Nextcloud is the metadata server for S3. All uploads/downloads/changes/deletions/new etc are handled directly by nextcloud. It’s pointless to check the bucket for changes and a waste of money.

Hopefully that fixes it for you!

If you switch to an S3 compatible service like Wasabi, the API requests are not billable. It sounds like you are using S3 as an external storage mount (as opposed to primary storage) which means migrating should be fairly simple.

You could use a tool like rclone to copy everything over, then simply remount the Wasabi bucket in the NextCloud External Storage app.

1 Like

Yes, we’re using it as external storage, not as primary. Wasabi looks good, but unfortunately, it is in the U.S., which means we’re not allowed to store data there. What I like about S3 is the ease versioning and replication to another regions. But we do not have the absolute need to use a S3-like storage. We could also go with EBS volumes, closely monitor their usage and backup them.

At the moment, the API requests seem to be reduced drastically according to Cloudwatch. I’ll be monitoring them for the next few days and also have a look into the billing dashboard for the daily S3 costs.

Thanks for your suggestion! :slight_smile:

Wasabi has a region in Europe.
It is eu-central-1 located in Amsterdam.
We have been getting good transfer speeds to this region from both DigitalOcean’s Frankfurt and Amsterdam datacenter. I’d suggest checking them out to see if you can meet your GDPR requirements as long as the datacenter is located in Europe.

How did you manage to reduce your API requests, other than unchecking “Check for changes on direct access”? Some other S3 compatible providers throttle requests, so would love to know if you did anything special.

1 Like

Why don’t you try this out and report your findings.

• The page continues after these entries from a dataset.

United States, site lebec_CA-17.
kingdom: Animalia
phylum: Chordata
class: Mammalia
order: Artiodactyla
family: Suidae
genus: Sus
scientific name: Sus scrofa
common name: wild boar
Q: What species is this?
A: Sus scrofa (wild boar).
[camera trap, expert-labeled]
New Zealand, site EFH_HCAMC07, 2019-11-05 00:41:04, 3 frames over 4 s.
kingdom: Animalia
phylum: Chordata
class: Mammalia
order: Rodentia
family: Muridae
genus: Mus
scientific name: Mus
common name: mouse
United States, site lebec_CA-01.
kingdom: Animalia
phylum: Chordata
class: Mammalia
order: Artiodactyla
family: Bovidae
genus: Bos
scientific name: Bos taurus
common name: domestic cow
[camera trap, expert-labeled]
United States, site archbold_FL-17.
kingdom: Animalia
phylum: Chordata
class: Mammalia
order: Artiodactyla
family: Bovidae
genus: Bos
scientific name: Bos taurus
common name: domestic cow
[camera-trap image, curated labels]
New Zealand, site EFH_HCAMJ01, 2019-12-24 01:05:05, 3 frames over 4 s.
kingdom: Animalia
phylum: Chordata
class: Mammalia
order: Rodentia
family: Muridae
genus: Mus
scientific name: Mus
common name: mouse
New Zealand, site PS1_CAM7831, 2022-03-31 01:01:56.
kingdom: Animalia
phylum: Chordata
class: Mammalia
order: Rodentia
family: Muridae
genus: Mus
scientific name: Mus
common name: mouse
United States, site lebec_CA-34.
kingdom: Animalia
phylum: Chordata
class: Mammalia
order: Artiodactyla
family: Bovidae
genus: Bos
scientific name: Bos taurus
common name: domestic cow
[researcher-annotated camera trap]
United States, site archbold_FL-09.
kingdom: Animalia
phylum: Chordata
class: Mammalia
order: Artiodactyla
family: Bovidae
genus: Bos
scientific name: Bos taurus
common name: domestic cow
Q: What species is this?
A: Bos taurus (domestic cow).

We’ve checked today the daily costs for S3 in the cost explorer. We’re now down to about 0,50 USD per day (before: 15-20,- USD / day) which is much more reasonable.
So @Paradox551, thank you very much for the solution! I owe you a beer or coffee!

Happy for you!

Thank you for this thread. @Paradox551 You have convinced me to check out wasabi. Doing the 30 day trial now.

Wow the Check for Changes is on by default, and the access to the options is hidden on my admin panel.

I didn’t know about this option until I woke up to a billing shock and coming to this post. Thank you @Paradox551 for pointing out.

I thought AWS S3 was cheaper than If I used elastic volume, now I realise attaching a elastic volume is WAY cheaper than AWS S3

2 Likes

Wow, I’m glad this thread exists! I really couldn’t believe the bill that came in last month for S3 storage. I saw a huge spike in the number of “ListBucket” API requests. After making this change, the daily cost went down considerably. Thanks for pointing me in the right direction.

I’m curious what constitutes “direct access”. Does this mean every time I access that external storage, it does an entire scan of the S3 bucket? Or is it just scanning the directories being accessed?

Hello. Is there a config.php flag to disable “check for changes on direct access”? I’ve only found info about the GUI setting.